WORK REQUIRED.
Using the entries below, transcribe exactly the line containing "Considering the image, does" and each line that follows it to the end.

Raw records:
╔══
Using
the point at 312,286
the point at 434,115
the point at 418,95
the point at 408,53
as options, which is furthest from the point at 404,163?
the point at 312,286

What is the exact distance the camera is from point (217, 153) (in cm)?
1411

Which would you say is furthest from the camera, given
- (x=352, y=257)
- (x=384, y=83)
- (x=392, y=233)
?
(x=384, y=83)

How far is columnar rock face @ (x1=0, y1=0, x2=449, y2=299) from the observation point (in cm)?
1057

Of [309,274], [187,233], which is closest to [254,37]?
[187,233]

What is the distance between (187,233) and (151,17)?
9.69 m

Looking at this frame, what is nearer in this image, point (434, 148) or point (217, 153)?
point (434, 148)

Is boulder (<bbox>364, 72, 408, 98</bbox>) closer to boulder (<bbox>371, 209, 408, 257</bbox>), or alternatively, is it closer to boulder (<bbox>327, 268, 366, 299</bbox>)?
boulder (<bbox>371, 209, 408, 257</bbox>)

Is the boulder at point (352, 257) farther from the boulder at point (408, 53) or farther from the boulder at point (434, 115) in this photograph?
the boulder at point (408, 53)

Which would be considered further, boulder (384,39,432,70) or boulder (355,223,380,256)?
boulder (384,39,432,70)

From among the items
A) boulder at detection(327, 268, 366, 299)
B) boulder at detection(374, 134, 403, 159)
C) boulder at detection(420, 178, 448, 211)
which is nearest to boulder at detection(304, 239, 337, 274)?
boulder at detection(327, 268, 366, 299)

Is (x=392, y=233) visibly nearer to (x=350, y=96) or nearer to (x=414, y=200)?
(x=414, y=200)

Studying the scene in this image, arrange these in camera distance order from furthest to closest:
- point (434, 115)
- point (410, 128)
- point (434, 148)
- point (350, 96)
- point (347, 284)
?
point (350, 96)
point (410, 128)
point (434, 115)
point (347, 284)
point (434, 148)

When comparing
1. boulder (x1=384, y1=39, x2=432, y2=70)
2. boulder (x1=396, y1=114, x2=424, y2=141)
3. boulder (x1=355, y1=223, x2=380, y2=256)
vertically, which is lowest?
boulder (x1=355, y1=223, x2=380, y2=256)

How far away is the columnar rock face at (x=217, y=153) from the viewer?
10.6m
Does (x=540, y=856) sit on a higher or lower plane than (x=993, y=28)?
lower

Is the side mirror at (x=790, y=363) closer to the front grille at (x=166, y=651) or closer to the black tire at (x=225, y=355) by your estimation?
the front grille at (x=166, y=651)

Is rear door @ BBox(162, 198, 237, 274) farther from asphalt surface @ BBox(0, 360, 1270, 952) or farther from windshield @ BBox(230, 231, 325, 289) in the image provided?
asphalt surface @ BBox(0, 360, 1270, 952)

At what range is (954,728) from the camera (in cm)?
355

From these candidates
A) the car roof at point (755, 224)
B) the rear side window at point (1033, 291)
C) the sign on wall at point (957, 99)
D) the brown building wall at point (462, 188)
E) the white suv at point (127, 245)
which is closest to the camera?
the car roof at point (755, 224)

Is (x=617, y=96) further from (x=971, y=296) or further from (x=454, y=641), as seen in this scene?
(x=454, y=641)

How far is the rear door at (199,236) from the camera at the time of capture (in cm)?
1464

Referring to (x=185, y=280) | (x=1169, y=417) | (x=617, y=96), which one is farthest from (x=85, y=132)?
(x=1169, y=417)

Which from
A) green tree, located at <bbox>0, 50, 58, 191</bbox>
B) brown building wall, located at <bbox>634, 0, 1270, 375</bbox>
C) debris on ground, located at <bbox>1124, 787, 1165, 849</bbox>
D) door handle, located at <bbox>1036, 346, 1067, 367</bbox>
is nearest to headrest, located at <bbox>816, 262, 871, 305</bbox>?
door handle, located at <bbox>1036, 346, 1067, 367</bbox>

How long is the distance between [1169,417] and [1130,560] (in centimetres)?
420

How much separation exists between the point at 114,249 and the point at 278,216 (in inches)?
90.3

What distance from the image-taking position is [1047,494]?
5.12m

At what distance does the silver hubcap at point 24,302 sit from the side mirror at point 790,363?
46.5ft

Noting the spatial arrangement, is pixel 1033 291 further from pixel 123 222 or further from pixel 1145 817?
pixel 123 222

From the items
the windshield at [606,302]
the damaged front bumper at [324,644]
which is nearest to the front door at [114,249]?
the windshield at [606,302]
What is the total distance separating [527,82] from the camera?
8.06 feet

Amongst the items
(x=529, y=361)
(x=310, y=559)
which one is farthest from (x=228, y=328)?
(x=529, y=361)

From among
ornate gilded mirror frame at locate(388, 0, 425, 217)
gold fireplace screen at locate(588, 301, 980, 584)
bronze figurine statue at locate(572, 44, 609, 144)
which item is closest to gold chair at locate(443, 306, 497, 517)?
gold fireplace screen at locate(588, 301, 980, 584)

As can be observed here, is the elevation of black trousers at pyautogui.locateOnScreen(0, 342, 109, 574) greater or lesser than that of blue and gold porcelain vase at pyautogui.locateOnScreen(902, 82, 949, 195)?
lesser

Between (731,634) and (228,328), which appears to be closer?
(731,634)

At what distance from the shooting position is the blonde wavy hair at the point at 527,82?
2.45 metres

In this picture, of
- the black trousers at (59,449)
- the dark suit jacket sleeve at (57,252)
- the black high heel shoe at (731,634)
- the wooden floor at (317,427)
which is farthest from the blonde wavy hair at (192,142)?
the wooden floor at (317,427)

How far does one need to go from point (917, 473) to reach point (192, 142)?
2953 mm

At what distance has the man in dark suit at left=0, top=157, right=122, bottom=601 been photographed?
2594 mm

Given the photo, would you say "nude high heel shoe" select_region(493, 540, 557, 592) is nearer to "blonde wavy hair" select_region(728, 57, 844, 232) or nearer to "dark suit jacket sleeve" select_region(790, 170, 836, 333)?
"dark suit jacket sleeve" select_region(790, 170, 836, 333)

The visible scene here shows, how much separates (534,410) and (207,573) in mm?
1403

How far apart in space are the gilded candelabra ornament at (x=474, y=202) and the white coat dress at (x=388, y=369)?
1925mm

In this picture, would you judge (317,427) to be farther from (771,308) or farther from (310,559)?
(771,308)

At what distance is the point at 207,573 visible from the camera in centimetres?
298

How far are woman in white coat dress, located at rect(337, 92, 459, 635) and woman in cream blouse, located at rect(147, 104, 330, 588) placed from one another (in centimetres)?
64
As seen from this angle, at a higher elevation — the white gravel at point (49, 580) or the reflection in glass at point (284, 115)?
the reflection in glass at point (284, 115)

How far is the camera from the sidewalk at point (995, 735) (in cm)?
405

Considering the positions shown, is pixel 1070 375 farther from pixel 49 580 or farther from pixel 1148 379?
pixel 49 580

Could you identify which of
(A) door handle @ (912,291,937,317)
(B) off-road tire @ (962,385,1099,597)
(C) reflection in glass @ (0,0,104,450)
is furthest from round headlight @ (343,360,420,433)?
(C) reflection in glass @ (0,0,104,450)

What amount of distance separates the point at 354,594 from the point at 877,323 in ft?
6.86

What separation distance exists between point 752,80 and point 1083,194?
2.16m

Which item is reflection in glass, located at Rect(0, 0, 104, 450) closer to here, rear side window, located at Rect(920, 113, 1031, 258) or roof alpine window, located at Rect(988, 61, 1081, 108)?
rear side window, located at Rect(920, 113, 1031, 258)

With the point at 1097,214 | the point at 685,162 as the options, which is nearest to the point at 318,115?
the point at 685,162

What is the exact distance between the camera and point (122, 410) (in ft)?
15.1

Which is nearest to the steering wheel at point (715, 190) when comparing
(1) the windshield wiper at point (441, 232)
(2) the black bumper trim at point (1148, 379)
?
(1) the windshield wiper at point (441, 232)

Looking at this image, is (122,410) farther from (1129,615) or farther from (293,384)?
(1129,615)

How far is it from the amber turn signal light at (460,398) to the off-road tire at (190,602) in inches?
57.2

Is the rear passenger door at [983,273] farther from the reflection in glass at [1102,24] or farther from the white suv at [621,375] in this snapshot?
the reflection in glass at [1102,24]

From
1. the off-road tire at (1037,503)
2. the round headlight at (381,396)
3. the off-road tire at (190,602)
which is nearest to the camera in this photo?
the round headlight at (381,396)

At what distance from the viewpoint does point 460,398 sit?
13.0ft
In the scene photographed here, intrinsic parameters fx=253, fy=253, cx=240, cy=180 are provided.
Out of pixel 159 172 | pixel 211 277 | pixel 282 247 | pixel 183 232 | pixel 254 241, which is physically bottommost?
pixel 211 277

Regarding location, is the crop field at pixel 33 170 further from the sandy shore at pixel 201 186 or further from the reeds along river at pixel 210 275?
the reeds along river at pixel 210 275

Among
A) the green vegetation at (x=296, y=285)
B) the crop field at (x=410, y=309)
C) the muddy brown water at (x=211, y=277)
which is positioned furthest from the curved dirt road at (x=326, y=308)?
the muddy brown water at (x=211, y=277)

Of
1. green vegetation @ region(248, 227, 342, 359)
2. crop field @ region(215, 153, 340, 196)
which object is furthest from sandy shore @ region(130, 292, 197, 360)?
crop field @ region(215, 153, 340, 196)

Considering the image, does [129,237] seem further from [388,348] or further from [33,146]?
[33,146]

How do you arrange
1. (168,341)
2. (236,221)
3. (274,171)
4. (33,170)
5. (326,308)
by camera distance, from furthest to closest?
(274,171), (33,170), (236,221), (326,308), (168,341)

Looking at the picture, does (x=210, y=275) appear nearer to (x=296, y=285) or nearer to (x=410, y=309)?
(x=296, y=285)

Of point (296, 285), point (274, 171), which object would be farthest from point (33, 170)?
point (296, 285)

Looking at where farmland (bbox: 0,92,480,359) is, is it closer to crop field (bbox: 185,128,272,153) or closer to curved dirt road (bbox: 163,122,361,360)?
╚══
EXPECTED OUTPUT.
Considering the image, does [129,237] seem further from [388,348] or further from [33,146]?
[33,146]

How do you arrange
1. (168,341)
2. (236,221)
3. (274,171)
4. (33,170)
5. (326,308)
by camera distance, from furthest to closest?
(274,171), (33,170), (236,221), (326,308), (168,341)

Looking at the picture, does (x=210, y=275) appear nearer to (x=296, y=285) or nearer to (x=410, y=309)?
(x=296, y=285)

Of point (296, 285), point (274, 171), which object would be farthest from point (33, 170)?
point (296, 285)

Looking at where farmland (bbox: 0,92,480,359) is, is it closer to crop field (bbox: 185,128,272,153) or closer to curved dirt road (bbox: 163,122,361,360)?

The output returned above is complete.